Fiber product homotopy method for multiparameter eigenvalue problems

TL;DR

The paper introduces the fiber product homotopy method, a novel approach for solving multiparameter eigenvalue problems that is more efficient, accurate, and better suited for singular problems than existing methods.

Contribution

It develops a new homotopy method that requires deforming fewer equations, is provably convergent for all eigenpairs, especially effective for singular problems, and outperforms existing methods in speed and accuracy.

Findings

Requires deformation of O(1) linear equations, unlike existing methods.

Achieves backward errors around 10^{-16} without extended precision.
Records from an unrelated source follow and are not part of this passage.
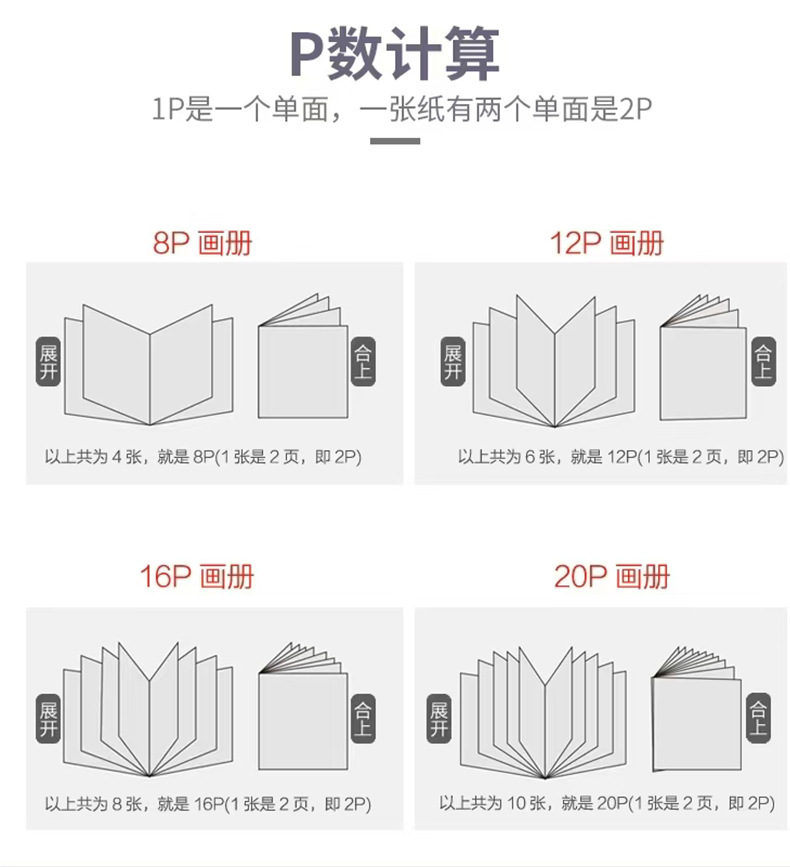 P数计算

1P是一个单面，一张纸有两个单面是2P

8P 画册

展开

合上

以上共为 4 张，就是 8P(1 张是 2 页，即 2P)

12P 画册

展开

合上

以上共为 6 张，就是 12P(1 张是 2 页，即 2P)

16P 画册

展开

合上

以上共为 8 张，就是 16P(1 张是 2 页，即 2P)

20P 画册

展开

合上

以上共为 10 张，就是 20P(1 张是 2 页，即 2P)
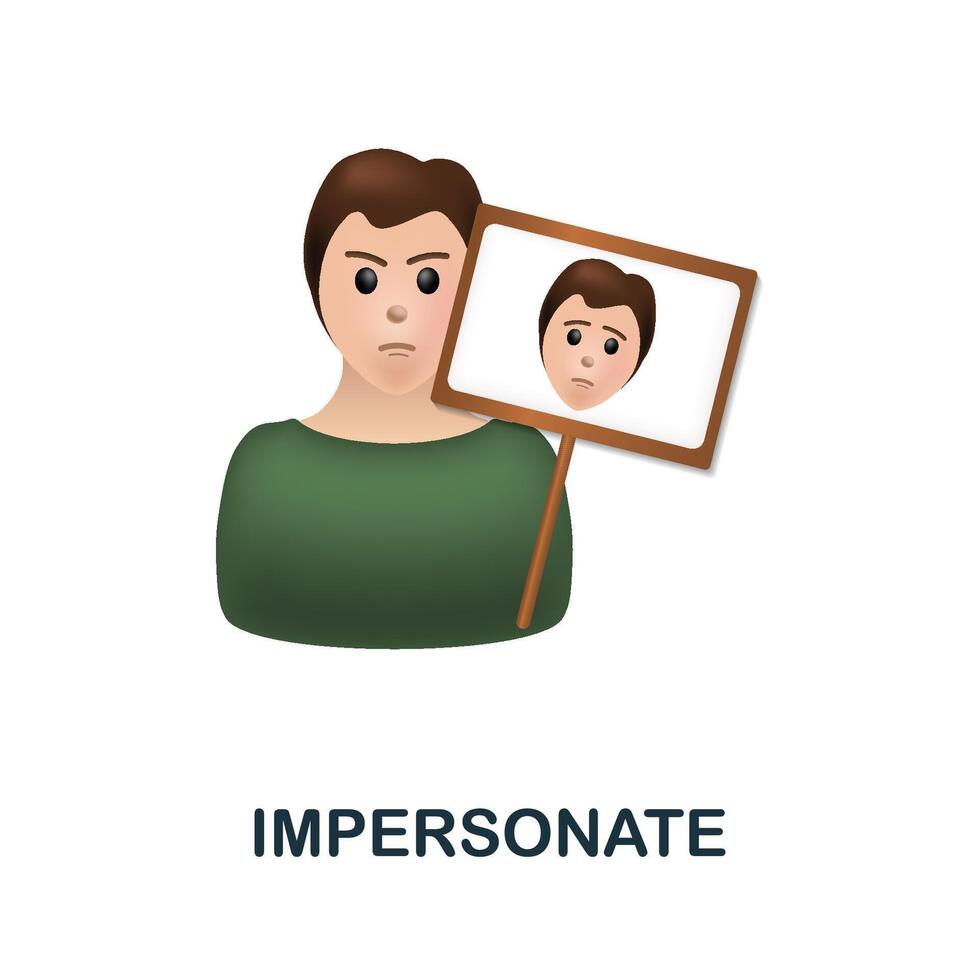 IMPERSONATE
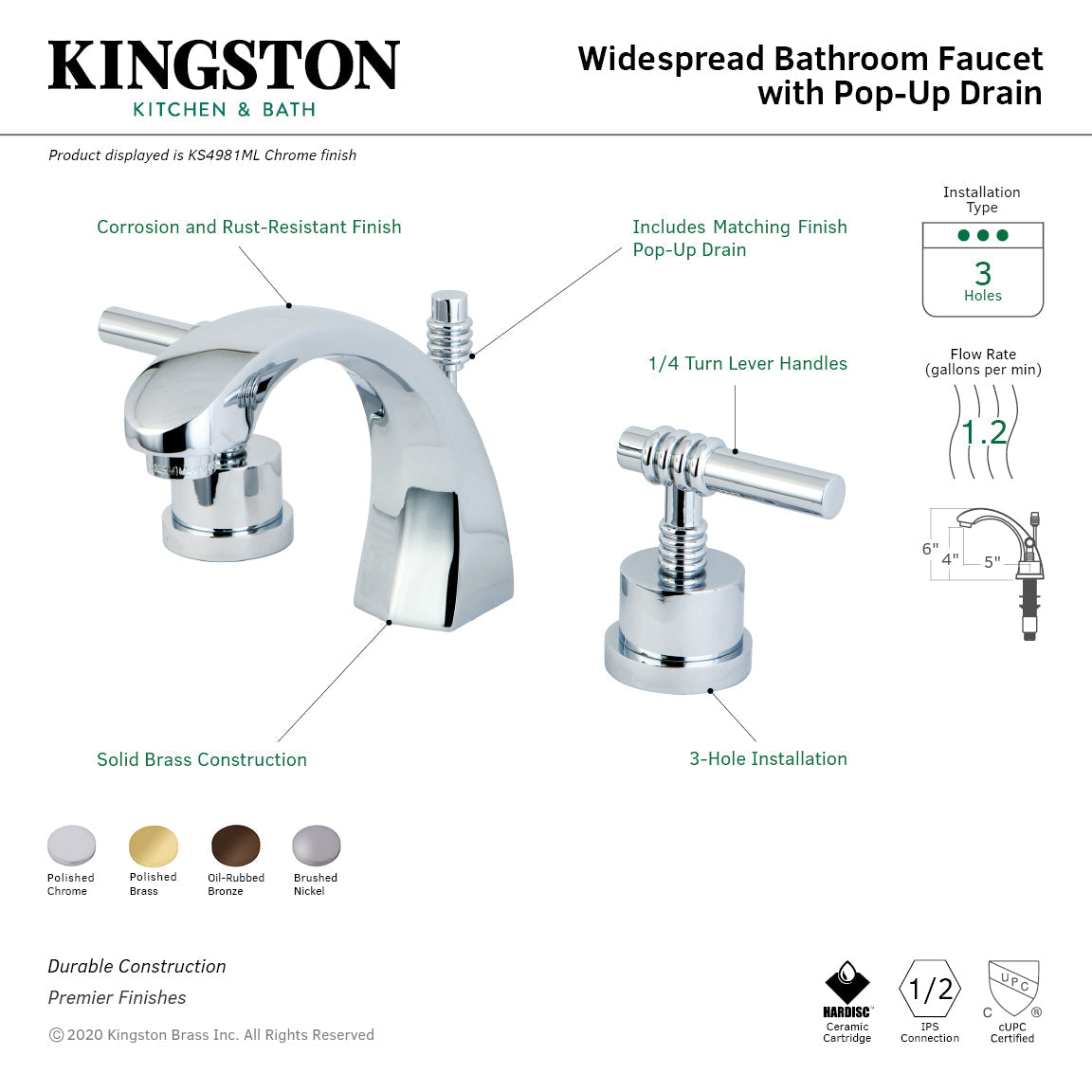 KINGSTON
KITCHEN & BATH

Widespread Bathroom Faucet with Pop-Up Drain

Product displayed is KS4981ML Chrome finish

Corrosion and Rust-Resistant Finish

Includes Matching Finish Pop-Up Drain

1/4 Turn Lever Handles

Solid Brass Construction

3-Hole Installation

Installation Type
3
Holes

Flow Rate
(gallons per min)
1.2

6"
4"
5"

Polished Chrome
Polished Brass
Oil-Rubbed Bronze
Brushed Nickel

Durable Construction
Premier Finishes

© 2020 Kingston Brass Inc. All Rights Reserved

HARDISC
Ceramic Cartridge

1/2
IPS Connection

UPC
C ®
cUPC Certified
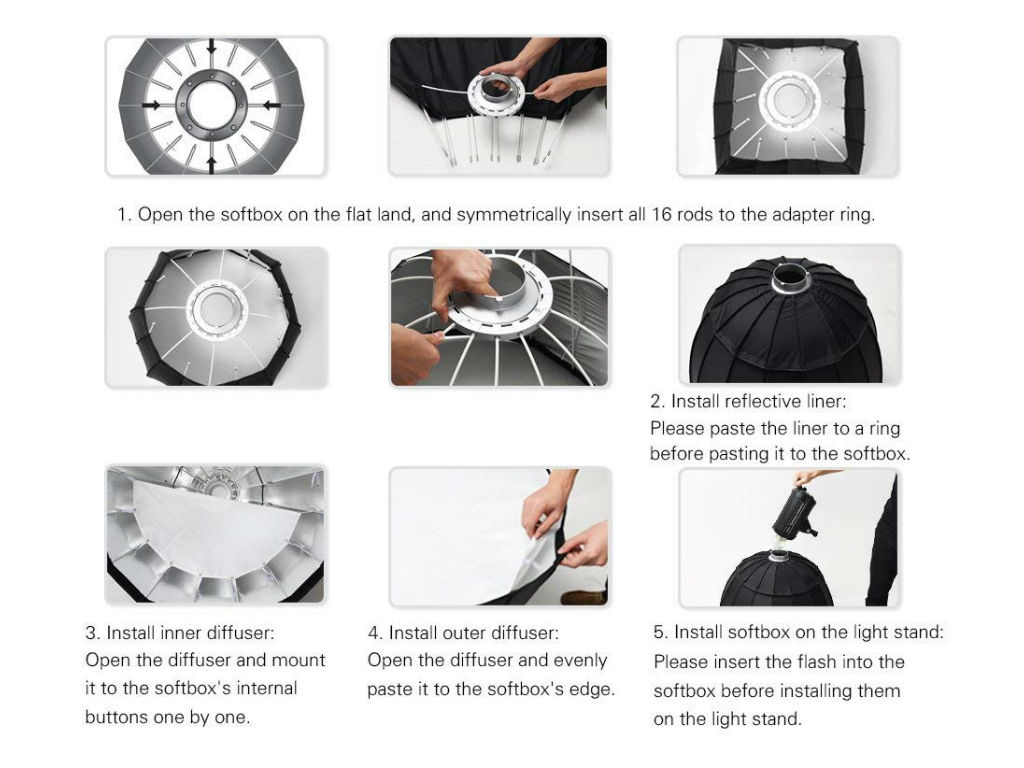 1. Open the softbox on the flat land, and symmetrically insert all 16 rods to the adapter ring.

2. Install reflective liner:
Please paste the liner to a ring before pasting it to the softbox.

3. Install inner diffuser:
Open the diffuser and mount it to the softbox's internal buttons one by one.

4. Install outer diffuser:
Open the diffuser and evenly paste it to the softbox's edge.

5. Install softbox on the light stand:
Please insert the flash into the softbox before installing them on the light stand.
Significantly faster and more accurate than previous methods, especially on larger and singular problems.

Abstract

We develop a new homotopy method for solving multiparameter eigenvalue problems (MEPs) called the fiber product homotopy method. For a $k$-parameter eigenvalue problem with matrices of sizes $n_1,\dots ,n_k = O(n)$, fiber product homotopy method requires deformation of $O(1)$ linear equations, while existing homotopy methods for MEPs require $O(n)$ nonlinear equations. We show that the fiber product homotopy method theoretically finds all eigenpairs of an MEP with probability one. It is especially well-suited for dimension-deficient singular MEPs, a weakness of all other existing methods, as the fiber product homotopy method is provably convergent with probability one for such problems as well, a fact borne out by numerical experiments. More generally, our numerical experiments indicate that the fiber product homotopy method significantly outperforms the standard Delta method in terms of accuracy, with consistent backward errors on the order of $10^{-16}$, even for dimension-deficient singular problems, and without any use of extended precision. In terms of speed, it significantly outperforms previous homotopy-based methods on all problems and outperforms the Delta method on larger problems, and is also highly parallelizable. We show that the fiber product MEP that we solve in the fiber product homotopy method, although mathematically equivalent to a standard MEP, is typically a much better conditioned problem.